Michael Hollmann: Zunächst möchte ich betonen, dass im Bundesarchiv zu keiner Zeit leichtfertig mit der Frage nach dem Umgang mit Filmen auf Nitrozelluloseträgern umgegangen wurde. Prägend war die Erfahrung, bei einer Explosion von Nitrofilmen im Jahre 1988 nur knapp einer Katastrophe entgangen zu sein. Vor dem Hintergrund wurde im Bundesarchiv eine Hausanweisung zur Kassation formuliert. Eine externe Veranlassung zur Reduzierung der Nitrobestände gründete in der für die Nitromagazine in Hoppegarten durch die Genehmigungsbehörden festgesetzten Obergrenze von maximal 80.000 Filmrollen. Inhaltlich waren die zuständigen Kolleginnen und Kollegen mit der geltenden Regelung nie glücklich, da ein „Kassationsautomatismus“ der beschriebenen Art fundamental dem archivischen Prinzip des Original-erhalts zuwiderläuft. Mit der Unterschreitung der Lagerungsobergrenze war für Bundesarchiv und die Beauftragte für Kultur und Medien (BKM) die Voraussetzung für eine Überprüfung des Umgangs mit Nitromaterialien gegeben.
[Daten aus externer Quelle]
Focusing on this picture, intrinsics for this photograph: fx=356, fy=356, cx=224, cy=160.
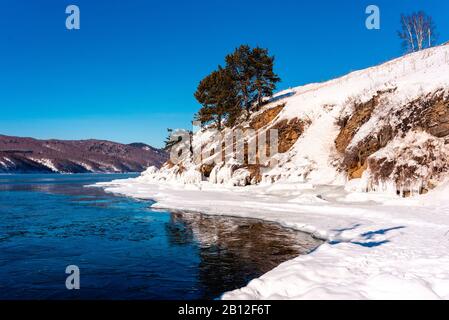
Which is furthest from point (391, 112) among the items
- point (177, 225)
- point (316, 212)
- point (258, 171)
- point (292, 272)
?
point (292, 272)

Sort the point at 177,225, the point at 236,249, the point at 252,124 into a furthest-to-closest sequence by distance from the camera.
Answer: the point at 252,124, the point at 177,225, the point at 236,249

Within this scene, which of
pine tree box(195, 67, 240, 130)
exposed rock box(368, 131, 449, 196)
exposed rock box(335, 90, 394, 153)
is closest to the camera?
exposed rock box(368, 131, 449, 196)

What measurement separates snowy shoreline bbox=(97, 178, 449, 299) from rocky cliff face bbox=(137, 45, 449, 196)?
6.82 feet

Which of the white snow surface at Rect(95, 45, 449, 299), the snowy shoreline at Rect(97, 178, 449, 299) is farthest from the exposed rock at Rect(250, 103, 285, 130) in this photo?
the snowy shoreline at Rect(97, 178, 449, 299)

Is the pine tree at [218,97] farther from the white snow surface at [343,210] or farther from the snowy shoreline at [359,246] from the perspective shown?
the snowy shoreline at [359,246]

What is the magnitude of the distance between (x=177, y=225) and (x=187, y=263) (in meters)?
7.52

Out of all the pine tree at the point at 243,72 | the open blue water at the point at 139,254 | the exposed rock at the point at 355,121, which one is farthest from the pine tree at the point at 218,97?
the open blue water at the point at 139,254

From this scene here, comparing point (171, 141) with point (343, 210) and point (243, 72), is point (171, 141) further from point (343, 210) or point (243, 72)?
point (343, 210)

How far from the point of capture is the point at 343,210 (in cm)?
2055

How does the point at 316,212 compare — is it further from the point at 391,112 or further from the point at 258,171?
the point at 258,171

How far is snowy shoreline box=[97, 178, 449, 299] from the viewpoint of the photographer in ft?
25.5

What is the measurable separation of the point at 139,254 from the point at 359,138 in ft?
74.9

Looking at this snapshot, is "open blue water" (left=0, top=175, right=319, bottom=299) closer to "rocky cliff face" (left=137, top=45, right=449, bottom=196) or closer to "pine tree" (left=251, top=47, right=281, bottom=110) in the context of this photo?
"rocky cliff face" (left=137, top=45, right=449, bottom=196)

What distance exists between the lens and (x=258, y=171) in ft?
131
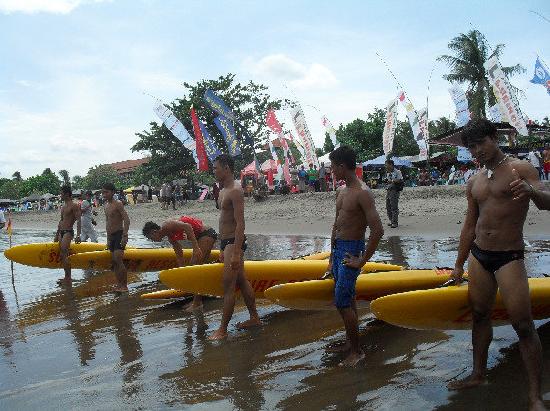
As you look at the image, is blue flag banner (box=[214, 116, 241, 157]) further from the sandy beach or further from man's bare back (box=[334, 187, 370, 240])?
man's bare back (box=[334, 187, 370, 240])

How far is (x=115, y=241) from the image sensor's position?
26.6 feet

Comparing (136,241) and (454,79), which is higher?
(454,79)

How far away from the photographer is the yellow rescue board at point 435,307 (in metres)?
3.98

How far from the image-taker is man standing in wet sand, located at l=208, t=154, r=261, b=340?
5.04 m

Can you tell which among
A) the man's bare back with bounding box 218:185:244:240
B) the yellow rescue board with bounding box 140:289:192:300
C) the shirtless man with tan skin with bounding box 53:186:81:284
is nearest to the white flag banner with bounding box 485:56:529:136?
the yellow rescue board with bounding box 140:289:192:300

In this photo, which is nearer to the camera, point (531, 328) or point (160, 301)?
point (531, 328)

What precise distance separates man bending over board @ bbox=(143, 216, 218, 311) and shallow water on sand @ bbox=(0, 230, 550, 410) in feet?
1.98

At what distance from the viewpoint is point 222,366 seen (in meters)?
4.22

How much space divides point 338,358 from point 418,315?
744 millimetres

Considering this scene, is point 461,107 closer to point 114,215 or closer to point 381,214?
point 381,214

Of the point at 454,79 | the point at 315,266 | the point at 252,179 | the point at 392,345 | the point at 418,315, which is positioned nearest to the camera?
the point at 418,315

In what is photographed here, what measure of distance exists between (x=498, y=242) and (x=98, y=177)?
8754cm

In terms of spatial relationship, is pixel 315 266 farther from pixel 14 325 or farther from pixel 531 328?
pixel 14 325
Als Ergebnis einer sorgfältigen Prüfung der rechtlichen und sicherheitstechnischen Aspekte haben wir die besagte Hausanweisung bis auf Weiteres außer Kraft gesetzt und arbeiten nun an einer neuen Richtlinie für den Umgang mit Nitrofilmen.
Ist es nicht tragisch, dass diese Überprüfung so spät kommt?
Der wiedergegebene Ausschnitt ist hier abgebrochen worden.